Apart from the pictures, write out the records that follow exactly.

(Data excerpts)
_____

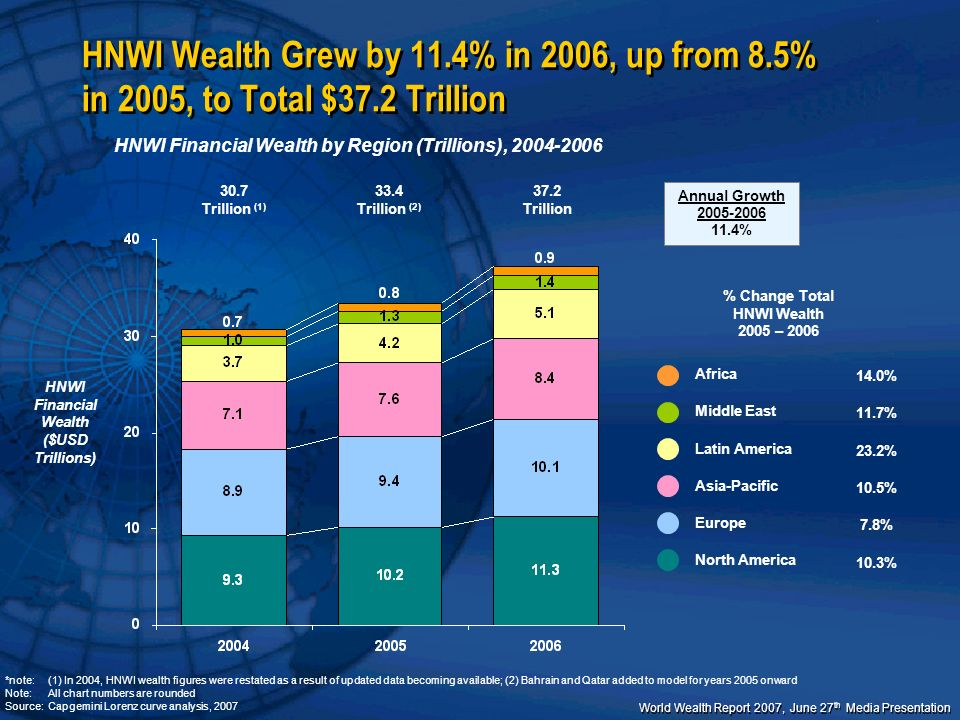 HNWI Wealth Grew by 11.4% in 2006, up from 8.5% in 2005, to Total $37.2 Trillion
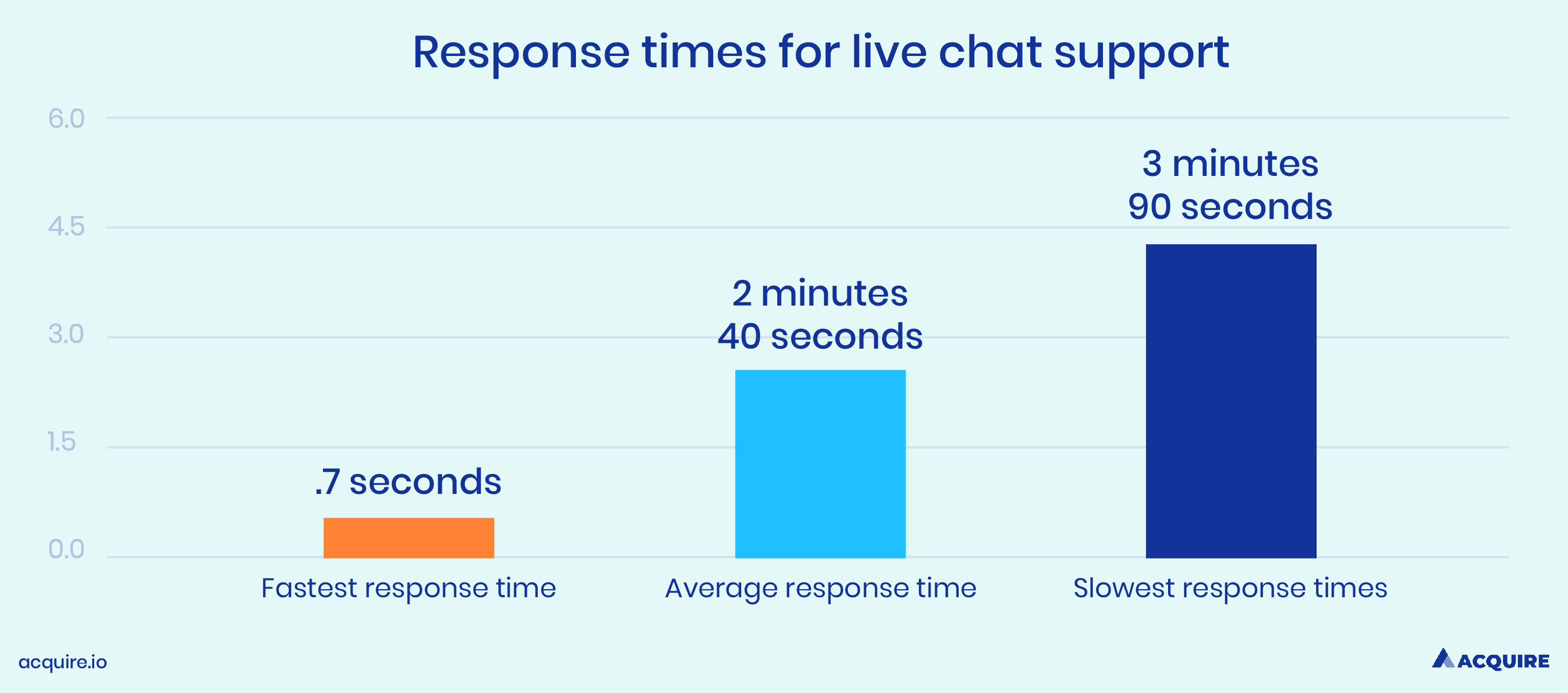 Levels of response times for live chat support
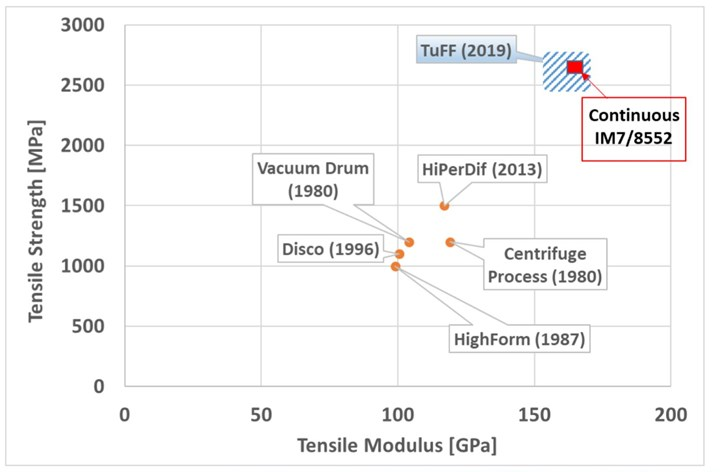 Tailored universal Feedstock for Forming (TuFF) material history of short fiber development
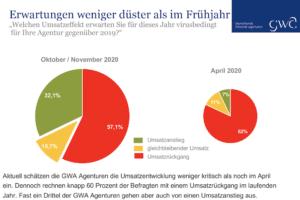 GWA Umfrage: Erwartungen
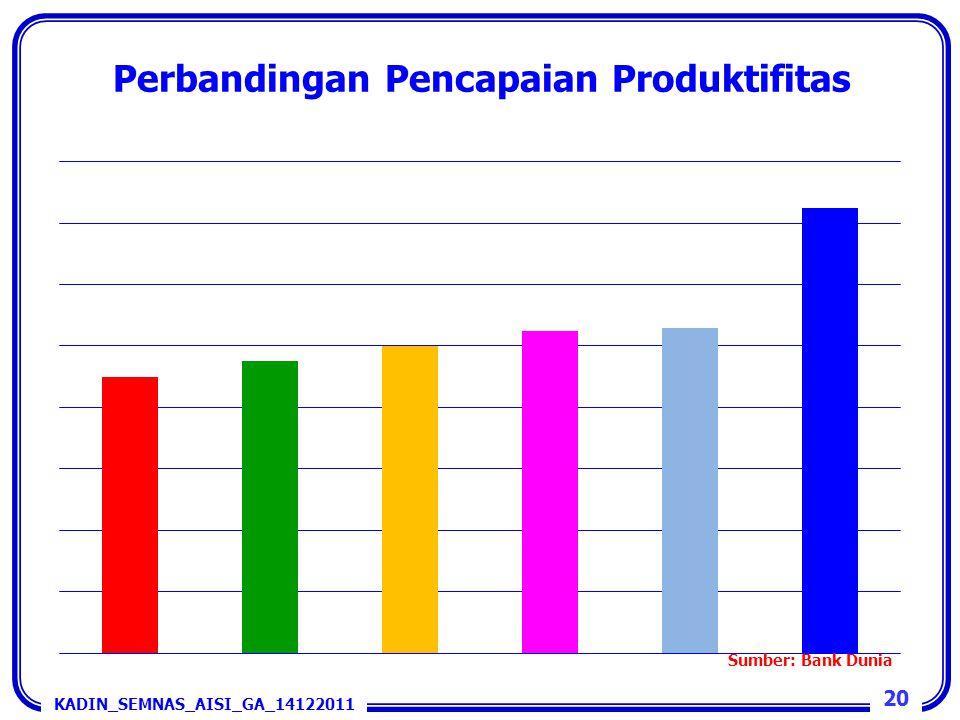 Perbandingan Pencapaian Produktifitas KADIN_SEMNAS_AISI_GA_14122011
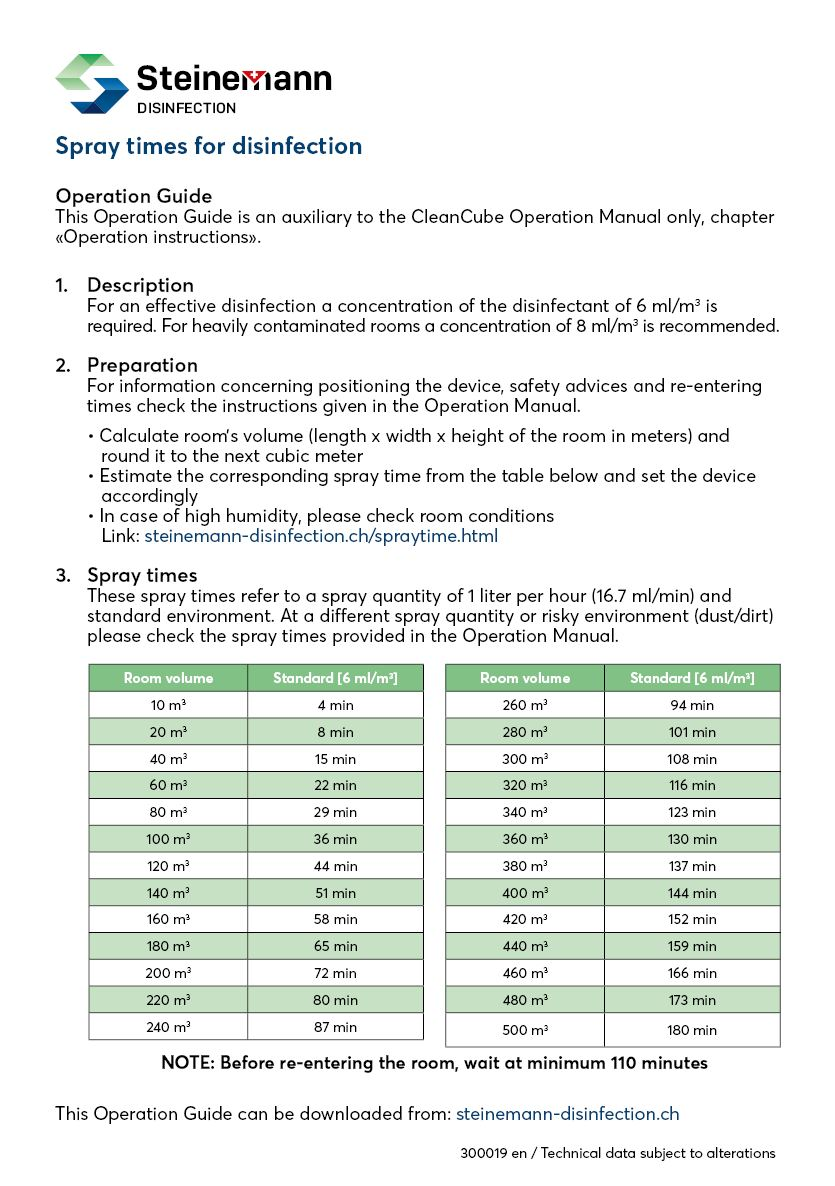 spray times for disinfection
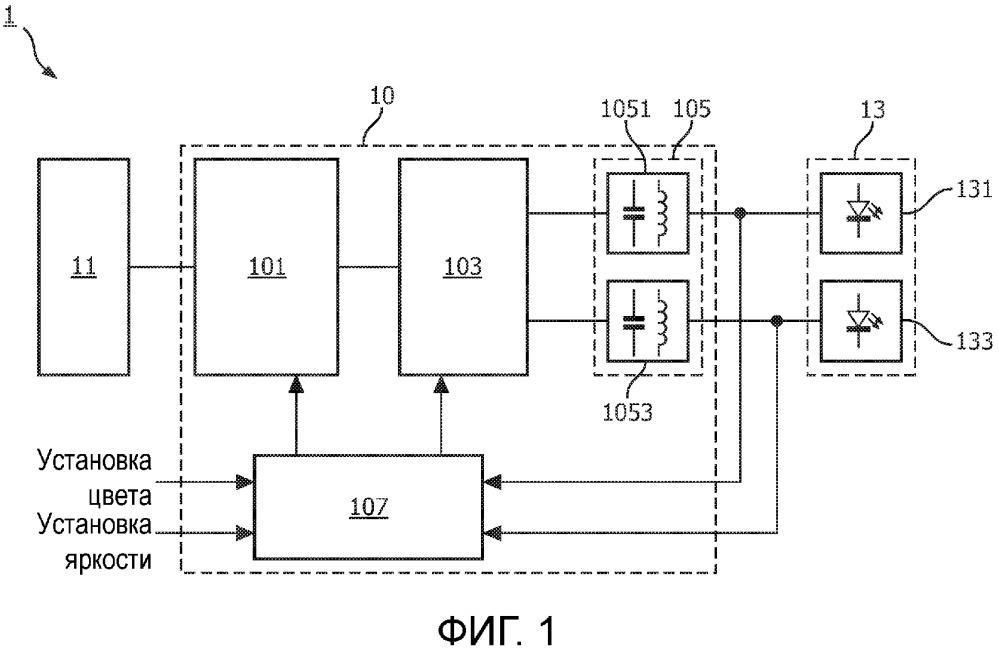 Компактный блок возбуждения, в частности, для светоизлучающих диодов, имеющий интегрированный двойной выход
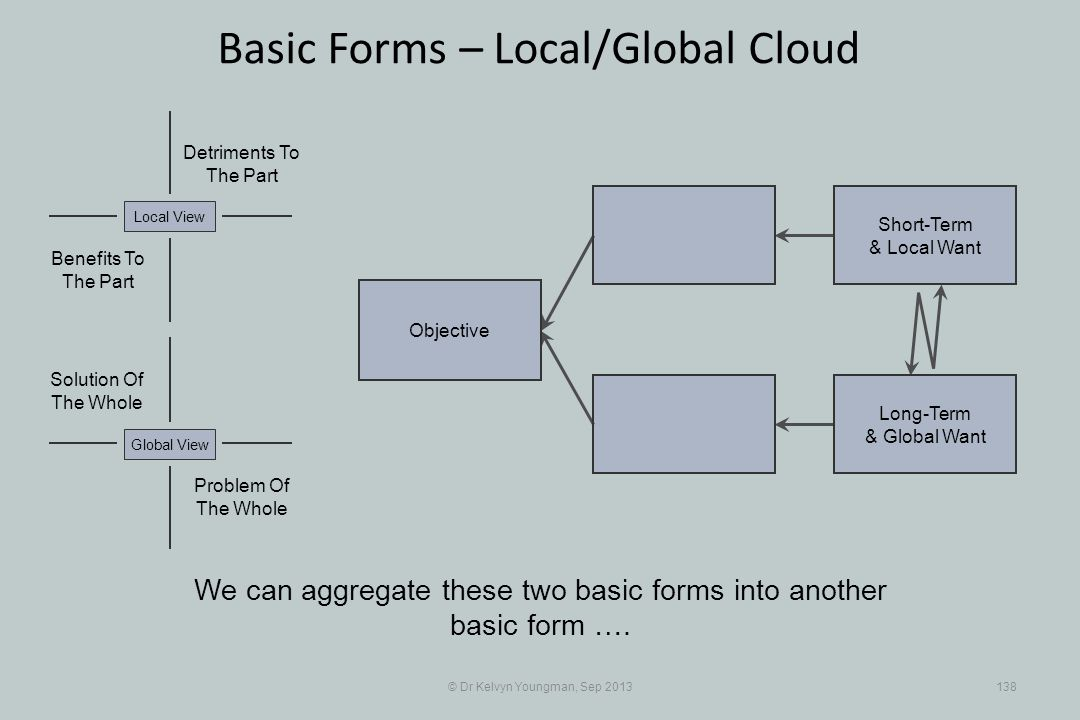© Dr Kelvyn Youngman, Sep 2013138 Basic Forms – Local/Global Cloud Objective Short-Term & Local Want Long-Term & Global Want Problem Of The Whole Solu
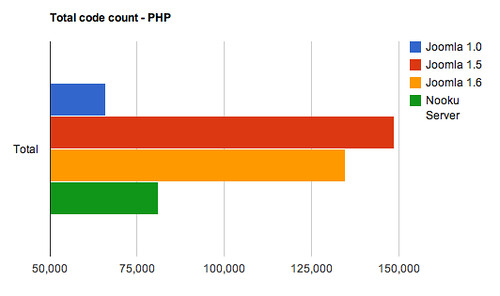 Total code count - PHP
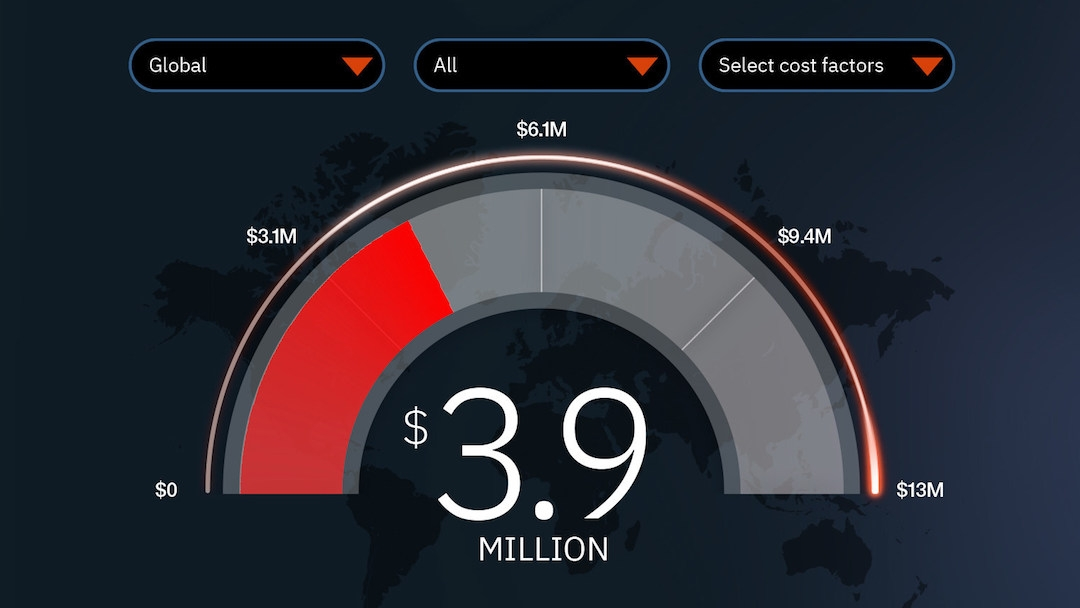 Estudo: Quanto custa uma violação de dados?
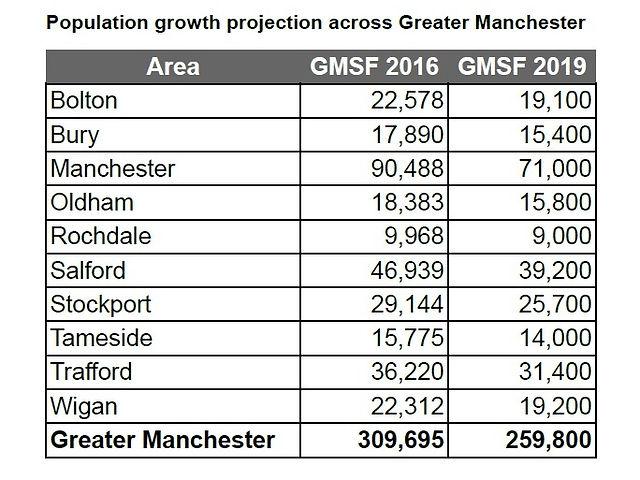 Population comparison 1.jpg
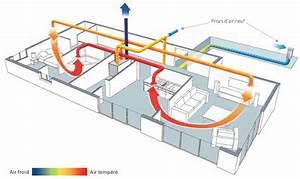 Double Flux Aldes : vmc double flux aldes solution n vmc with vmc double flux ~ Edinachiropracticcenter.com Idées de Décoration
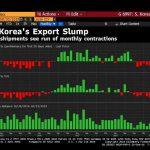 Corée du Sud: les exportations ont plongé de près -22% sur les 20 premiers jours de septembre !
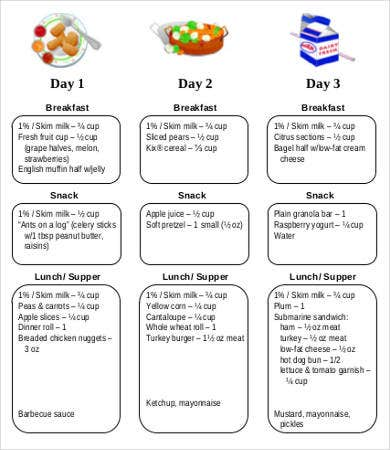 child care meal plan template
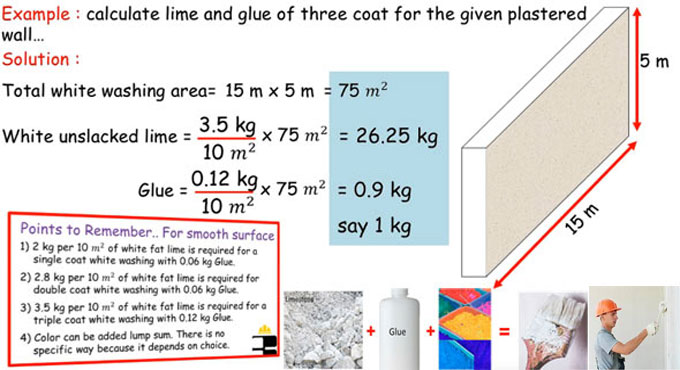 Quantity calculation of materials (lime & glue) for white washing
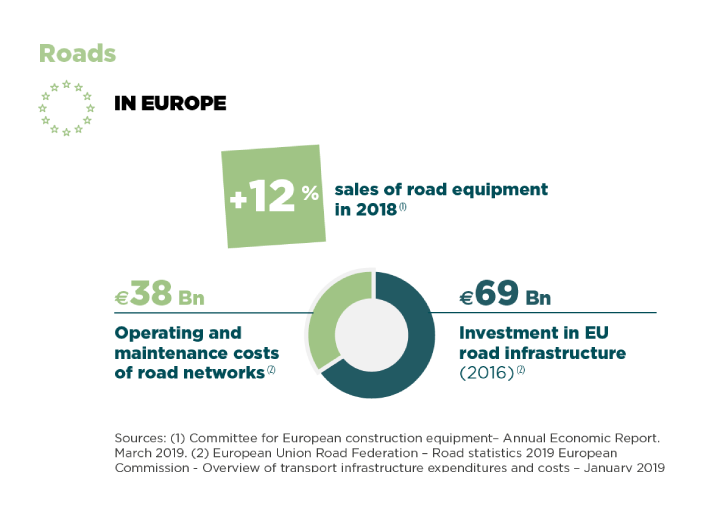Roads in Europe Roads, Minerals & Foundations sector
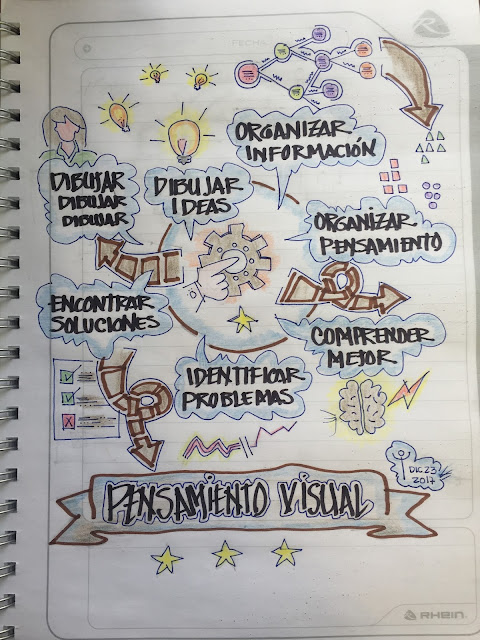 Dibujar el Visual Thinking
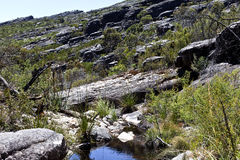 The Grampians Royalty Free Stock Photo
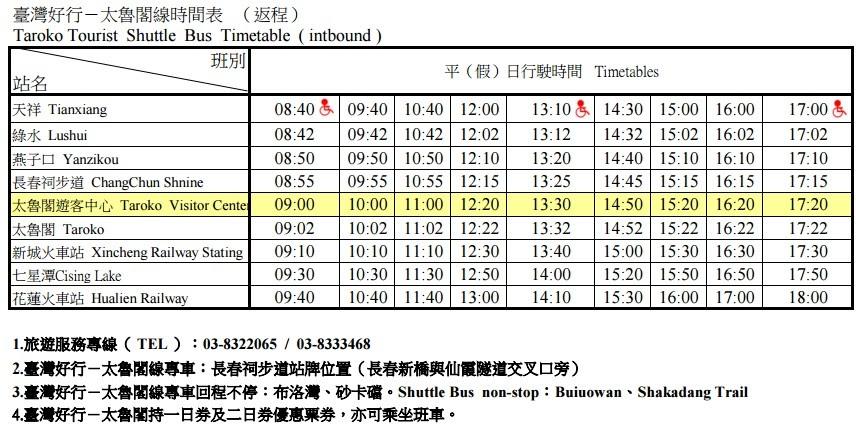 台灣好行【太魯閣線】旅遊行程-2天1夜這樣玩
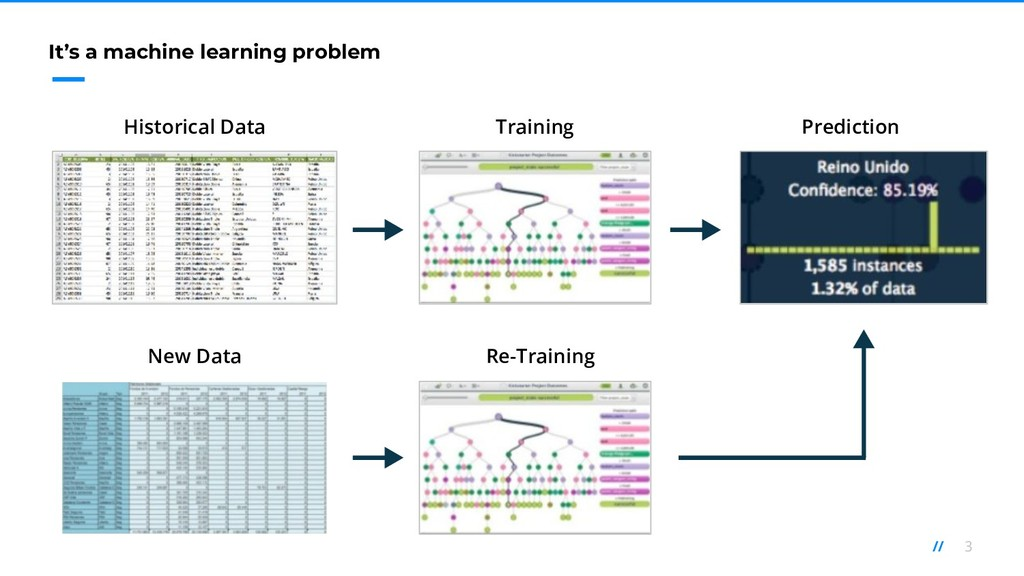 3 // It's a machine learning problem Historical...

_____

◆ **OUTPUT FOR THIS EXERCISE**
 HNWI Wealth Grew by 11.4% in 2006, up from 8.5% in 2005, to Total $37.2 Trillion
 Levels of response times for live chat support
 Tailored universal Feedstock for Forming (TuFF) material history of short fiber development
 GWA Umfrage: Erwartungen
 Perbandingan Pencapaian Produktifitas KADIN_SEMNAS_AISI_GA_14122011
 spray times for disinfection
 Компактный блок возбуждения, в частности, для светоизлучающих диодов, имеющий интегрированный двойной выход
© Dr Kelvyn Youngman, Sep 2013138 Basic Forms – Local/Global Cloud Objective Short-Term & Local Want Long-Term & Global Want Problem Of The Whole Solu
 Total code count - PHP
 Estudo: Quanto custa uma violação de dados?
 Population comparison 1.jpg
 Double Flux Aldes : vmc double flux aldes solution n vmc with vmc double flux ~ Edinachiropracticcenter.com Idées de Décoration
 Corée du Sud: les exportations ont plongé de près -22% sur les 20 premiers jours de septembre !
 child care meal plan template
 Quantity calculation of materials (lime & glue) for white washing
Roads in Europe Roads, Minerals & Foundations sector
 Dibujar el Visual Thinking
 The Grampians Royalty Free Stock Photo
 台灣好行【太魯閣線】旅遊行程-2天1夜這樣玩
 3 // It's a machine learning problem Historical...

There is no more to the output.